At Incentive, Peregrine’s technology incubator, we spend a lot of time and effort helping our companies positions themselves for their Series A round. We speak to VC’s to understand what KPI’s they would like to see in our specific companies and we work diligently with the companies to achieve those KPI’s.
Strong KPIs (Key Performance Indicators)
Follow-on investors are going to be looking for measurable evidence that you have a good product-market fit. You must leverage your angel seed investment well so that you reach the Series A stage with:
Initial revenues from paying customers. For example, an SAAS company should be able to show monthly revenues on the order of several tens of thousands of dollars.

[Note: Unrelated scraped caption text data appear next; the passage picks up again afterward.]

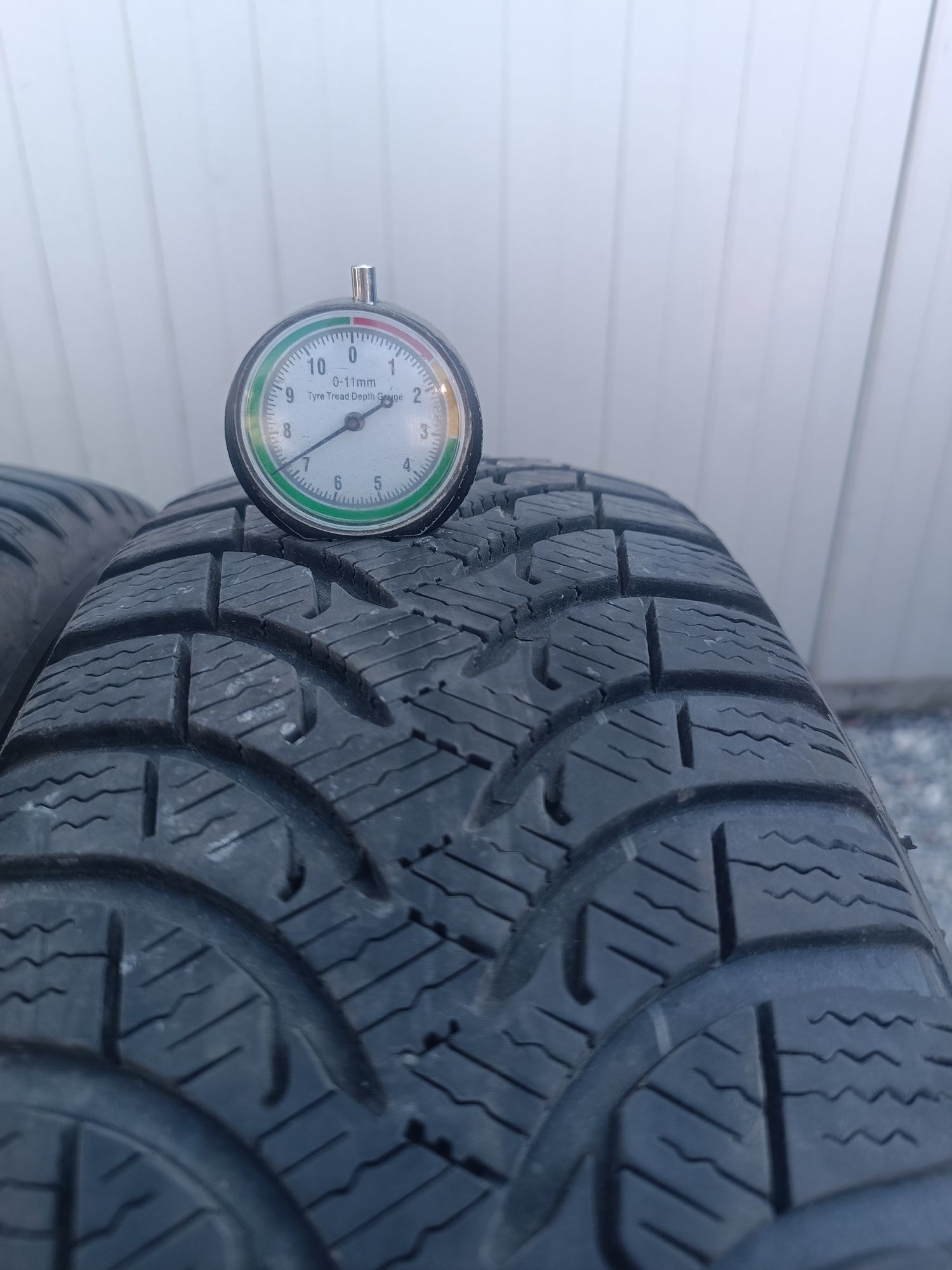 185/60R15 Dwie opony zimowe Michelin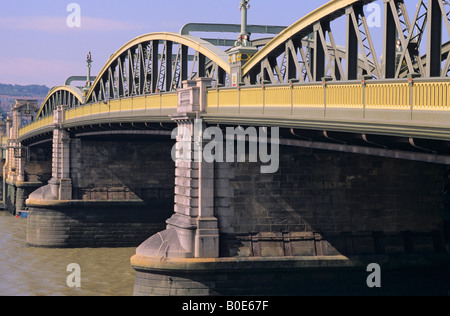 Rochester Vecchio Ponte sul Fiume Medway, Kent, England, Regno Unito Foto Stock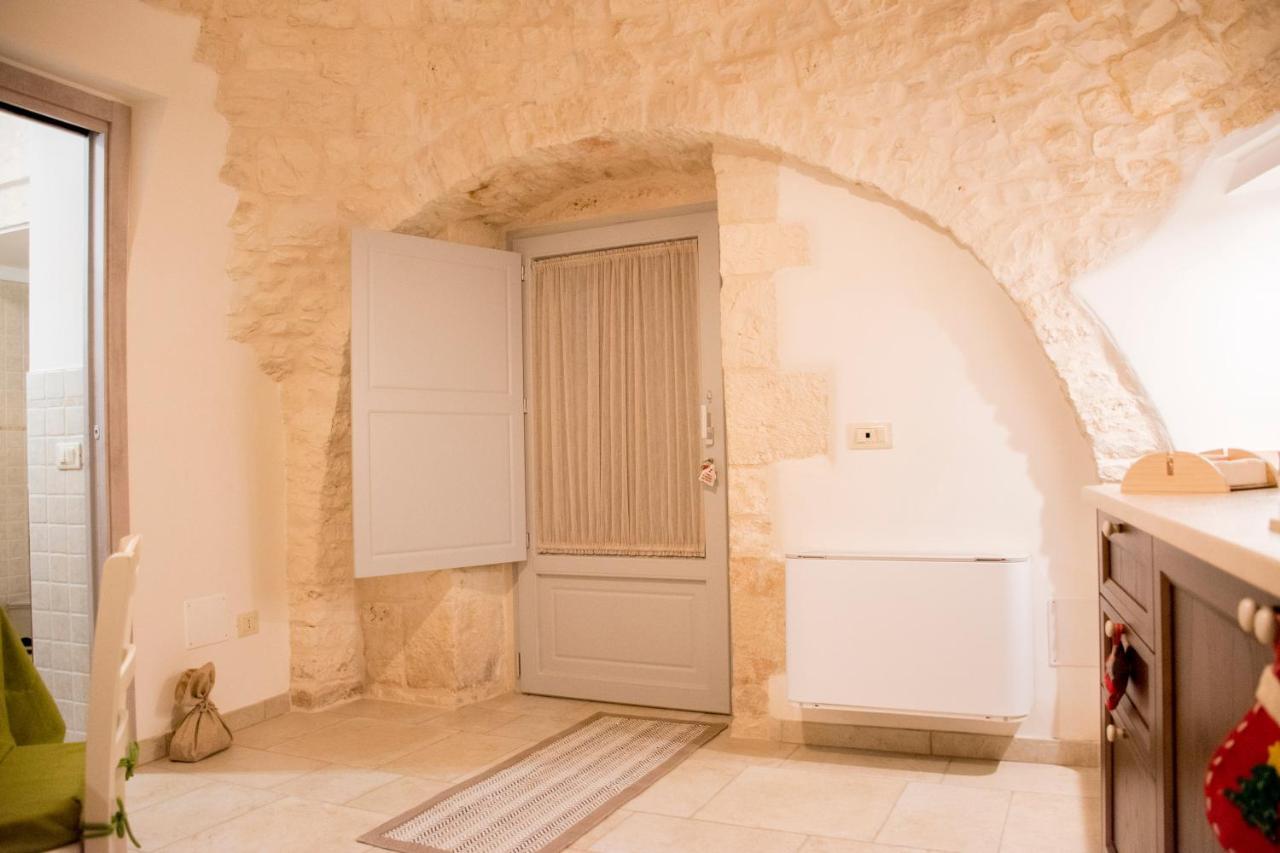 I Trulli Di Nonno Battista Villa Locorotondo Exterior photo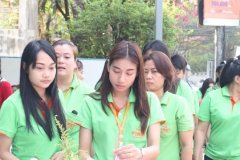 ภาพบรรยากาศ พนักงานร่วมทำพิธีเปิดสำนักงานใหม่ บจน.เดอะ เฟิร์ส กูด แมน กรุ๊ป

A strong growth curve in terms of customer/user acquisition
Evidence (where relevant) that your users are active and engaged with your product
Low churn of customers
Sustainable Growth and ScalabilityI
t is not enough that you have acquired initial customers/users in organic spurts sparked by short-lived buzz such as positive coverage by a blogger or winning an award. You must have a believable, scalable go-to-market strategy that clearly targets a significant market sector and points to consistent, sustainable growth, with clear evidence of a low churn rate. You should also be able to precisely quantify both the cost of acquiring a new customer as well as customer lifetime value (LTV).
Plan Ahead, Allocate Resources
Your Series A round is inevitably going to take longer than you think, and it is going to be a fulltime (and more!) job. Try to build up your reserves through convertible loans and/or small seed+ investments so that you can allocate the required resources and still get to the Series A finish line with a little fuel in your tank. Make sure you can demonstrate a strong, attractive product-market fit at least 6 months before your seed money will run out…
Never miss an opportunity to leverage pitch events, competitions, significant business achievements, etc. to create as many points of contact as possible with your investor pipeline. You are competing with many other companies for those investment dollars and you must position yourselves as that company which is on the cusp of disrupting its market with a real product that solves a real problem.